Please answer these from the text on related data points below:
(a) Which package does the warning at the top report as missing?
(b) Which assumption of linear regression and generalised linear models can related data points violate?
(c) What are trees growing close together in a forest likely to experience?

───── TEXT

## Warning in library(package, lib.loc = lib.loc, character.only = TRUE,
## logical.return = TRUE, : there is no package called 'lmerTest'
In many cases, the data points that we collect may be related in some way, thus violating the assumption of independence present in linear regression, generalised linear models, etc.
Sometimes these relationships will be direct and obvious. For example, we could take four soil samples from the same forest plot, or many different measurements from the same individual sparrow; or interview lots of folks in the same college or organisation.
Or, the individual measurements may be related in a slightly more distant way. For example, we could measure the same tree every year, or interview the same people every year; or take measurements from many trees in plot.
Finally, the data points could be related even more distantly, for example, if we take multiple measurements from the same species, or from closely-related species, or from closely-related individuals.
In all these examples, the relatedness (in time, space, or direct relatedness) means that the measurements from one individual are more likely to be similar to measurements from closely-related individuals. E.g., trees growing close together in a forest are likely to experience similar growing conditions; individuals from the same species are likely to have similar trait values, etc, etc.

──────────
───── GIVEN ENTRIES

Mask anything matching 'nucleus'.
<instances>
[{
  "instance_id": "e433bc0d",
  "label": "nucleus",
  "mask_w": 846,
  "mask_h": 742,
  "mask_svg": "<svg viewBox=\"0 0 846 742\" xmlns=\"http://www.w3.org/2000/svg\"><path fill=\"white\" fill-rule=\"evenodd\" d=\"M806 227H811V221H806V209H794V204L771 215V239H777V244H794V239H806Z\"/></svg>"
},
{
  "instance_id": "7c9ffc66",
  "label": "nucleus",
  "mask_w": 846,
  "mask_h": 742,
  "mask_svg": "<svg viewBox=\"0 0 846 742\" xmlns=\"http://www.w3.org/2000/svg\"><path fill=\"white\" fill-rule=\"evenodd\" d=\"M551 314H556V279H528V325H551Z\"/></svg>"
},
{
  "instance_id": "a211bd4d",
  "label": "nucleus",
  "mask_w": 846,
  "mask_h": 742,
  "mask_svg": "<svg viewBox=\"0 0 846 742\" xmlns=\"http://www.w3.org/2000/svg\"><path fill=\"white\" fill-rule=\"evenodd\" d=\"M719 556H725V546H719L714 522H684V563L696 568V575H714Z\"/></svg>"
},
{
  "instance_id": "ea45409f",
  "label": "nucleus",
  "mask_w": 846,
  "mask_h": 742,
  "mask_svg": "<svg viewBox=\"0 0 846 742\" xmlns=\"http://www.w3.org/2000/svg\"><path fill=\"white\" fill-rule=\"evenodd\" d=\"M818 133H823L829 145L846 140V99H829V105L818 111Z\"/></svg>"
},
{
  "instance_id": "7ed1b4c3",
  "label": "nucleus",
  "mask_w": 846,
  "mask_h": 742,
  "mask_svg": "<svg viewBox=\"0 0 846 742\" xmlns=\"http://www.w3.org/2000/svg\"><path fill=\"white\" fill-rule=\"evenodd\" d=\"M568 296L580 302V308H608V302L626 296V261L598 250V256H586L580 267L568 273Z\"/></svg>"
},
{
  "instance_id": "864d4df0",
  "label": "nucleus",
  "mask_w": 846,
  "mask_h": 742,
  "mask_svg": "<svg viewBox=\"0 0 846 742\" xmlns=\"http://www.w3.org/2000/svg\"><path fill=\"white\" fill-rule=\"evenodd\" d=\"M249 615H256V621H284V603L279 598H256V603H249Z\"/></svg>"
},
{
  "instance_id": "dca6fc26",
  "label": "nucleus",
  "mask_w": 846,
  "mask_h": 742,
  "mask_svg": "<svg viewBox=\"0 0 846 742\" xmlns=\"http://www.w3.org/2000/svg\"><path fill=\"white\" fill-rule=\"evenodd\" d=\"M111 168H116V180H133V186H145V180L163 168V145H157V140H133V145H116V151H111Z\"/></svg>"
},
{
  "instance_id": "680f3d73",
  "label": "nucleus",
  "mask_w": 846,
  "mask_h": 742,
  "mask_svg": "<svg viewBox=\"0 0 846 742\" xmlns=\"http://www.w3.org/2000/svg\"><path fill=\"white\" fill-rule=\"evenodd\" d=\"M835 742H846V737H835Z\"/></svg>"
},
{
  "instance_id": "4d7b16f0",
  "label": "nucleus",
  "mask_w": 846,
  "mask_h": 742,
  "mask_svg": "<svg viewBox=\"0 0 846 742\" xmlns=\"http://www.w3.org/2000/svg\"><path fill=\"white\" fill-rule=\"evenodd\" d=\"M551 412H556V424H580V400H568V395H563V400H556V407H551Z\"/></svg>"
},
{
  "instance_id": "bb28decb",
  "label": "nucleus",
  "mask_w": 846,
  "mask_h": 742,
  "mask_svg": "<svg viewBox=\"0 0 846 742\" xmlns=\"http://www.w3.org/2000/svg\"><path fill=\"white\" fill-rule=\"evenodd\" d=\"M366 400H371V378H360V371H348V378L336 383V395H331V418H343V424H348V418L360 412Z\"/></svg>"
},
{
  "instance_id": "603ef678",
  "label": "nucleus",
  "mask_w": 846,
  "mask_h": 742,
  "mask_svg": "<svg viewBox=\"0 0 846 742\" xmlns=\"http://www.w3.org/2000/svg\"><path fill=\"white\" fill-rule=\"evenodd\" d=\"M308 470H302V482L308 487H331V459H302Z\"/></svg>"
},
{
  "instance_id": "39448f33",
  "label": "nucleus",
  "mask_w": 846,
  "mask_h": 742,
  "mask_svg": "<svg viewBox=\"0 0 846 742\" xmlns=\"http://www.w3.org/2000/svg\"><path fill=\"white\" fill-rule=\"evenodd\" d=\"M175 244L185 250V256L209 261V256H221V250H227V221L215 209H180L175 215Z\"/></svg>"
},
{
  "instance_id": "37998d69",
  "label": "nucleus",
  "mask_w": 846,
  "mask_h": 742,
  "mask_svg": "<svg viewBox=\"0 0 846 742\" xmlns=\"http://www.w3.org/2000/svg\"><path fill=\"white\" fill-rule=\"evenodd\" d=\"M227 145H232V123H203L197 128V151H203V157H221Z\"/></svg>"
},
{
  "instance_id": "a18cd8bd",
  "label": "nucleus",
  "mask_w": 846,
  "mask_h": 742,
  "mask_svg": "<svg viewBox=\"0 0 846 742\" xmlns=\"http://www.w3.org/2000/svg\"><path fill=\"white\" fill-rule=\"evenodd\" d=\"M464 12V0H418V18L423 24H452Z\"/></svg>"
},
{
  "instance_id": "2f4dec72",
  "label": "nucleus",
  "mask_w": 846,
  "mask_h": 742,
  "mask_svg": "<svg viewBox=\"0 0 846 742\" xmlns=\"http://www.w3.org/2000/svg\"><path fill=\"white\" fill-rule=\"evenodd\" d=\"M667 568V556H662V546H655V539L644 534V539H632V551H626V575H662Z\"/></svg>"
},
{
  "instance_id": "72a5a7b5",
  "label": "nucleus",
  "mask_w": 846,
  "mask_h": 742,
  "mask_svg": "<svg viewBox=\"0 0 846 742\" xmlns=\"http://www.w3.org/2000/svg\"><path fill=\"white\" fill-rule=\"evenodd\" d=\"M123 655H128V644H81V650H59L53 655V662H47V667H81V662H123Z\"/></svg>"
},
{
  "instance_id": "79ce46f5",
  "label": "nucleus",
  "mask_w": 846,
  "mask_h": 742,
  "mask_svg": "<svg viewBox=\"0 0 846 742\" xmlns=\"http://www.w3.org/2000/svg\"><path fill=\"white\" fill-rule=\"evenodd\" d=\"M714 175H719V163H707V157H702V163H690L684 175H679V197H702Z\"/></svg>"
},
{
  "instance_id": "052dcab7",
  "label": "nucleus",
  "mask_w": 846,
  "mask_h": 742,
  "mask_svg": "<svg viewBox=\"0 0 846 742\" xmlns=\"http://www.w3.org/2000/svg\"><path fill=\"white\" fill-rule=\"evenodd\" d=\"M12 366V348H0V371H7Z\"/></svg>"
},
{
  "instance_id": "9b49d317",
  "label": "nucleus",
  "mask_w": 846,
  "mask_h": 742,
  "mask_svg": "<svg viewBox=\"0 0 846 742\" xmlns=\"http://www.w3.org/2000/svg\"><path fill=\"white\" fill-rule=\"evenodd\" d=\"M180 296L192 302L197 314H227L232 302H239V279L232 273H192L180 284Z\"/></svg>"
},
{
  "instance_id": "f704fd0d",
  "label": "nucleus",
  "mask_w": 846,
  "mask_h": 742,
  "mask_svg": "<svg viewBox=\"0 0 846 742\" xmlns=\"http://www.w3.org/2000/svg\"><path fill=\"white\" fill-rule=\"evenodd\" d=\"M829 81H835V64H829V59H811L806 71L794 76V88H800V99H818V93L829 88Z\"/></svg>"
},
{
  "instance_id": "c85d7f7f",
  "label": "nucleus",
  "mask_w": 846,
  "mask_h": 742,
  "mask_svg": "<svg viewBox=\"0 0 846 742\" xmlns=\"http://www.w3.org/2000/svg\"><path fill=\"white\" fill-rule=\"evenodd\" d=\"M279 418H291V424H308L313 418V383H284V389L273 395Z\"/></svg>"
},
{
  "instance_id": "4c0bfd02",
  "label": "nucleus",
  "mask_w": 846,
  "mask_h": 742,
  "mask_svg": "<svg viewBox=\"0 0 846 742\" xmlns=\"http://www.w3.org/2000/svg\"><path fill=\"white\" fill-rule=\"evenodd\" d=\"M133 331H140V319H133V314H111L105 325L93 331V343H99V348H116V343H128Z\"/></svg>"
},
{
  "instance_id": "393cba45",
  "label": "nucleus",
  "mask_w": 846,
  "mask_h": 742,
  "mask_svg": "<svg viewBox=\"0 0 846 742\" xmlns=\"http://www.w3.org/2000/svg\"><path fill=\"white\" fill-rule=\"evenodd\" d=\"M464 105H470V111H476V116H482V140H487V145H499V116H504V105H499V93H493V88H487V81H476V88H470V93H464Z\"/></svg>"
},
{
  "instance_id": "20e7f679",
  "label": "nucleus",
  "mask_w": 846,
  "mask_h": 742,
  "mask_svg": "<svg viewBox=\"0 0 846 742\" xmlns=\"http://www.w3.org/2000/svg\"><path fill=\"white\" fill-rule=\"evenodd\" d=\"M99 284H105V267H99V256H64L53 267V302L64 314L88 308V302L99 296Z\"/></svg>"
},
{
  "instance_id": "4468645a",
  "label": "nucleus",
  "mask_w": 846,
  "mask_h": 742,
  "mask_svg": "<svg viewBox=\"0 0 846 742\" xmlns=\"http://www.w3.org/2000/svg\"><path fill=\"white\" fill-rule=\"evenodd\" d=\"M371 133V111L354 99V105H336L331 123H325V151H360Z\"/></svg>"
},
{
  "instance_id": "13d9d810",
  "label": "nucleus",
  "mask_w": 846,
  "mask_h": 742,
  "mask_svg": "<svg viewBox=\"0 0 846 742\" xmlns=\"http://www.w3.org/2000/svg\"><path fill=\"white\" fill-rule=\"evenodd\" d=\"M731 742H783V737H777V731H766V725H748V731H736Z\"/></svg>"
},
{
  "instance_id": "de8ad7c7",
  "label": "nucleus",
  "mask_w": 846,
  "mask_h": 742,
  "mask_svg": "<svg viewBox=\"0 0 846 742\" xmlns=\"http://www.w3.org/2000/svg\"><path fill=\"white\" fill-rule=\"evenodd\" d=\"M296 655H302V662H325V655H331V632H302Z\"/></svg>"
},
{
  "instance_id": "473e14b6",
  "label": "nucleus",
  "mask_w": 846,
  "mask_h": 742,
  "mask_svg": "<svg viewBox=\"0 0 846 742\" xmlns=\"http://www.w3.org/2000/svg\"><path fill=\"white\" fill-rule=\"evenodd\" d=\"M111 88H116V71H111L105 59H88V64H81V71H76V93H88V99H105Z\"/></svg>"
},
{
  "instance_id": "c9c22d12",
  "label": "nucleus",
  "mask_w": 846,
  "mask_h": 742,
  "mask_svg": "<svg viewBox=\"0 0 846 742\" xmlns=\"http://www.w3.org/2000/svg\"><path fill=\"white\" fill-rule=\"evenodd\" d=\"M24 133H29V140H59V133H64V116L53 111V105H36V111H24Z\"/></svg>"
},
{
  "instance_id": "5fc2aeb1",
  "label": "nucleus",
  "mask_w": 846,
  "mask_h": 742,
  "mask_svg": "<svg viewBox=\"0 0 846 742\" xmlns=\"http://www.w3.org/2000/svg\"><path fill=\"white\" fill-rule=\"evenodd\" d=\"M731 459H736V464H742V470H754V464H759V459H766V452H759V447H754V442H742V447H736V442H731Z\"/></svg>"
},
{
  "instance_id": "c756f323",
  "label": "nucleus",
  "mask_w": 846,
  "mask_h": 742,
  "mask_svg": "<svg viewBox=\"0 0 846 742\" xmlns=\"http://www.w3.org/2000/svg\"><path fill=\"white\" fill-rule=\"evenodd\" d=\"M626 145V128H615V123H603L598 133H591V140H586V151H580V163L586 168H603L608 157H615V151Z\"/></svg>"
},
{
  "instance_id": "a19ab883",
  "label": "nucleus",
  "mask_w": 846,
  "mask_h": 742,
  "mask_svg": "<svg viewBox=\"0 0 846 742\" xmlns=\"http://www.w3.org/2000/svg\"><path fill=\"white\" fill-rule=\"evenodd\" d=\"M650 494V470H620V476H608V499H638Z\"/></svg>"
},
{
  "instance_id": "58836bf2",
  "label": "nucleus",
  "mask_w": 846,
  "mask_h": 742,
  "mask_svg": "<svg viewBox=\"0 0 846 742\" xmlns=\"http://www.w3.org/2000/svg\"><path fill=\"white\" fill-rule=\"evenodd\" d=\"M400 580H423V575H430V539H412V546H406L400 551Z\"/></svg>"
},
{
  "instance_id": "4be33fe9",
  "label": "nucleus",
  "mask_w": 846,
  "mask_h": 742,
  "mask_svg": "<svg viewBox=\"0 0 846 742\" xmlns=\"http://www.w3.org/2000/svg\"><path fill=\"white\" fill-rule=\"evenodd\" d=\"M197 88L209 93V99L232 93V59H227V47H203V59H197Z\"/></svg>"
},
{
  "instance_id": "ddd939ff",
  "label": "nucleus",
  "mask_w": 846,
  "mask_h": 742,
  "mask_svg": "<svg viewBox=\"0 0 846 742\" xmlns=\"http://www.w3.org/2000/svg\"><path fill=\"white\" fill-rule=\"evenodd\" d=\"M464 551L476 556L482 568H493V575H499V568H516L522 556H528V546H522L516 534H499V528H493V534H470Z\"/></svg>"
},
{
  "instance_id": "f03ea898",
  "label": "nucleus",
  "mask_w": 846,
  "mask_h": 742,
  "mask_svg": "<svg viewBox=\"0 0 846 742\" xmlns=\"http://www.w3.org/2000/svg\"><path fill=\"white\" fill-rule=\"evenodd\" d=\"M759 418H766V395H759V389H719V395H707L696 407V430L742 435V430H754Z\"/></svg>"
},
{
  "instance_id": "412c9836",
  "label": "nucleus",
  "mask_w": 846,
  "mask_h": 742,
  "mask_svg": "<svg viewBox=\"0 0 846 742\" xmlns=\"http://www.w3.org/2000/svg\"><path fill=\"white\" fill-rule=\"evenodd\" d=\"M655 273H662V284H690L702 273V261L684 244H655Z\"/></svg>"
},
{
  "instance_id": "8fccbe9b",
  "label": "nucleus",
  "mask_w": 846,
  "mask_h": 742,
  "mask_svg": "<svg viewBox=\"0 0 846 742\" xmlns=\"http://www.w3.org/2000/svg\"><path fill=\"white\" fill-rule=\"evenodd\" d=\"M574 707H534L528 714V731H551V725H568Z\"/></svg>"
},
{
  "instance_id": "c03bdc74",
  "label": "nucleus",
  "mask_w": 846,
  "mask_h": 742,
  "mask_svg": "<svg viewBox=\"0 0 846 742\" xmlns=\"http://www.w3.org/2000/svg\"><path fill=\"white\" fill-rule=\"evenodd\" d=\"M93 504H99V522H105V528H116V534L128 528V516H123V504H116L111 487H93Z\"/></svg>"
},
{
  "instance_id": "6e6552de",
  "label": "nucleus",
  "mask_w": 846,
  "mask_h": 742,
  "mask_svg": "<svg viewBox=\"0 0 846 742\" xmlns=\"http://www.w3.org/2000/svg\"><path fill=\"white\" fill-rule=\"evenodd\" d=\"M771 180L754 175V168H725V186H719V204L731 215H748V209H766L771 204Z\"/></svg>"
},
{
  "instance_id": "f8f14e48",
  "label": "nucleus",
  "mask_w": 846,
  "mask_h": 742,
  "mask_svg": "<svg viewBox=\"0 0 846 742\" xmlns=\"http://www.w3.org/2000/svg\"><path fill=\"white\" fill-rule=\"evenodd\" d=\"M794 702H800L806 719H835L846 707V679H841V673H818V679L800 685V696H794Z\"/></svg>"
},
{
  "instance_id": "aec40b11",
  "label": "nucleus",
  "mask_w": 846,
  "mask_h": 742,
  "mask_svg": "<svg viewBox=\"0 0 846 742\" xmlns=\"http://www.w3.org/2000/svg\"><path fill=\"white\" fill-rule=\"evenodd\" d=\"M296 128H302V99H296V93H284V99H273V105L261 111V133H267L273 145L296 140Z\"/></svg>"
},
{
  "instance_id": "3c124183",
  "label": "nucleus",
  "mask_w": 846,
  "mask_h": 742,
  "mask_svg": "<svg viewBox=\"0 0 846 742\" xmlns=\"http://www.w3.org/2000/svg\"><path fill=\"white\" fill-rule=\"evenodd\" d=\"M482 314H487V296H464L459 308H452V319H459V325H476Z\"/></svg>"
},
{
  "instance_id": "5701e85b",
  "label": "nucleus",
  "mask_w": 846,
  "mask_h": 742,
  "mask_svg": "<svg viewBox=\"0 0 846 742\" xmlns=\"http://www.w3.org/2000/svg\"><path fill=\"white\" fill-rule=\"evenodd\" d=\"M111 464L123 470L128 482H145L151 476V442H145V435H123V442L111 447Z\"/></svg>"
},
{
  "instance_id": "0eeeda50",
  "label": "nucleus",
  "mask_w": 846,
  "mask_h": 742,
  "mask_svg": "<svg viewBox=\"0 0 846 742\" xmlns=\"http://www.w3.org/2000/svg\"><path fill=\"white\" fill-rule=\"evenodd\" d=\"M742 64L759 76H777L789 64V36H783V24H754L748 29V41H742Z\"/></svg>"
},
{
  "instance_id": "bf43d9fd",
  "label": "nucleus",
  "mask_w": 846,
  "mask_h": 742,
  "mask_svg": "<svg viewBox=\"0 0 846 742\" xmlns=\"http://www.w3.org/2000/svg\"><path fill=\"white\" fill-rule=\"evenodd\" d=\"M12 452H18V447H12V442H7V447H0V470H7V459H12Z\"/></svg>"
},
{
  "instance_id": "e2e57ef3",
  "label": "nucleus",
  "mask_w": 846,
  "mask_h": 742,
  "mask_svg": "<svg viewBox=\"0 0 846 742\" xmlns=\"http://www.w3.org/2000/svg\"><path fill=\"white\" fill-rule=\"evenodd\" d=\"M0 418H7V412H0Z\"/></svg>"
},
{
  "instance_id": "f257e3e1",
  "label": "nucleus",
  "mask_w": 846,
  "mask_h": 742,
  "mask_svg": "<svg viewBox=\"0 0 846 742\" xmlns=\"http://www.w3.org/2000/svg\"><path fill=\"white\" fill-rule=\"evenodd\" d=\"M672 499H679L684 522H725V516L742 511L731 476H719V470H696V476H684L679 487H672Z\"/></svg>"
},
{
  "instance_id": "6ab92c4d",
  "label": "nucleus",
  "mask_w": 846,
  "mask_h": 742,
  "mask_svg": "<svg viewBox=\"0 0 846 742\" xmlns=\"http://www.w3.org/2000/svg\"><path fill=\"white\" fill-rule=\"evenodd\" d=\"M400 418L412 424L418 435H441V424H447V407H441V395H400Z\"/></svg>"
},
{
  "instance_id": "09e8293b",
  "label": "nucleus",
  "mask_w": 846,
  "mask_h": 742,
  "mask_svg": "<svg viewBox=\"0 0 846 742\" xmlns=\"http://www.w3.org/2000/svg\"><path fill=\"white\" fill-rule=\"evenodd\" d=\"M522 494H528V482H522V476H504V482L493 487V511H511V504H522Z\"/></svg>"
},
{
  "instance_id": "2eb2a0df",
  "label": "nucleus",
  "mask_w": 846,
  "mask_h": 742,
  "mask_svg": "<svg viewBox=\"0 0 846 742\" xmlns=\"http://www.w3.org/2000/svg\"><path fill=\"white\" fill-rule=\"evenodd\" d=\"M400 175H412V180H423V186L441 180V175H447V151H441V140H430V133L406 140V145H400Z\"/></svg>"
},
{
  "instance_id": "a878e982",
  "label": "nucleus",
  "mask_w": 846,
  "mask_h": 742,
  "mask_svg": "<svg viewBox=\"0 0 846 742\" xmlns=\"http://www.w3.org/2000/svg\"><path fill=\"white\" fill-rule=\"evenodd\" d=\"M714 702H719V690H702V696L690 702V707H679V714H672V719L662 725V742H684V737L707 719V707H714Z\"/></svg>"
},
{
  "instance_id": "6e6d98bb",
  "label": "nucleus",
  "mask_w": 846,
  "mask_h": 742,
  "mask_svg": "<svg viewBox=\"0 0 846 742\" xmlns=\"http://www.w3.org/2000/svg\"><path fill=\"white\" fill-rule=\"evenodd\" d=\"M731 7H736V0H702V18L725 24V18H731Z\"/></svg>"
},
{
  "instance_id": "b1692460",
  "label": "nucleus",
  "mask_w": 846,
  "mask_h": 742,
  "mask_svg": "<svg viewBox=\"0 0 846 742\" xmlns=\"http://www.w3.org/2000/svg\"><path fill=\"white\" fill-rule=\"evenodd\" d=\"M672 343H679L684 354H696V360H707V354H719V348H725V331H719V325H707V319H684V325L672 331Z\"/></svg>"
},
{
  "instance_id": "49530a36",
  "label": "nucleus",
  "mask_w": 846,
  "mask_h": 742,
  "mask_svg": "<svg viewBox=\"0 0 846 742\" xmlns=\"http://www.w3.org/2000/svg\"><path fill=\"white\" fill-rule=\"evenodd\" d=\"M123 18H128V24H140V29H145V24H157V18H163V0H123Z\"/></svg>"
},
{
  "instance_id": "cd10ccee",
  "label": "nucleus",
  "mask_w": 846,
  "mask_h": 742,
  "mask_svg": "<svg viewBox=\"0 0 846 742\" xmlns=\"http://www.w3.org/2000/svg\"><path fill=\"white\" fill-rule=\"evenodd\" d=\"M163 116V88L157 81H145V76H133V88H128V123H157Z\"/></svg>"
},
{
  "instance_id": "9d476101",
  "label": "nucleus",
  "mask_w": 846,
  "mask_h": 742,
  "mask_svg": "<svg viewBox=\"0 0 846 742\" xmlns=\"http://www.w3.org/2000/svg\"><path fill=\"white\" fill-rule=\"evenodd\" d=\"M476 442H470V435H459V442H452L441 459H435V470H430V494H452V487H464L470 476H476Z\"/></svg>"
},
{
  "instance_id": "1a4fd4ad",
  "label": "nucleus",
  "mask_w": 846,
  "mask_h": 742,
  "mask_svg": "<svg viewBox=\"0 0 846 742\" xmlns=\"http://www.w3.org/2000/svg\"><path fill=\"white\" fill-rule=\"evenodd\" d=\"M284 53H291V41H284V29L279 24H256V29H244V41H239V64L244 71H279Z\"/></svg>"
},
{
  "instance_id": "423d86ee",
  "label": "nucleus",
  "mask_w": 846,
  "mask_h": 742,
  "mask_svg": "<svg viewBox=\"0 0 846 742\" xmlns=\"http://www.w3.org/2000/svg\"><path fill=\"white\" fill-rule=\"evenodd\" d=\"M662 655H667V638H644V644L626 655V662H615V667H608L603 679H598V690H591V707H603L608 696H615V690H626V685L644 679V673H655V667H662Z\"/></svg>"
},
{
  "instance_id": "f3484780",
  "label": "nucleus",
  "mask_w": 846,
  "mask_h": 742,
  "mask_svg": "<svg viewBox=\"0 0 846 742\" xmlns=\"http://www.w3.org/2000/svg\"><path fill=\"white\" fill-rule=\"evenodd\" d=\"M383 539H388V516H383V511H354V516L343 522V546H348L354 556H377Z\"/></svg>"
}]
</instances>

──────────

> THE RESPONSE
(a) lmerTest
(b) The assumption of independence
(c) Similar growing conditions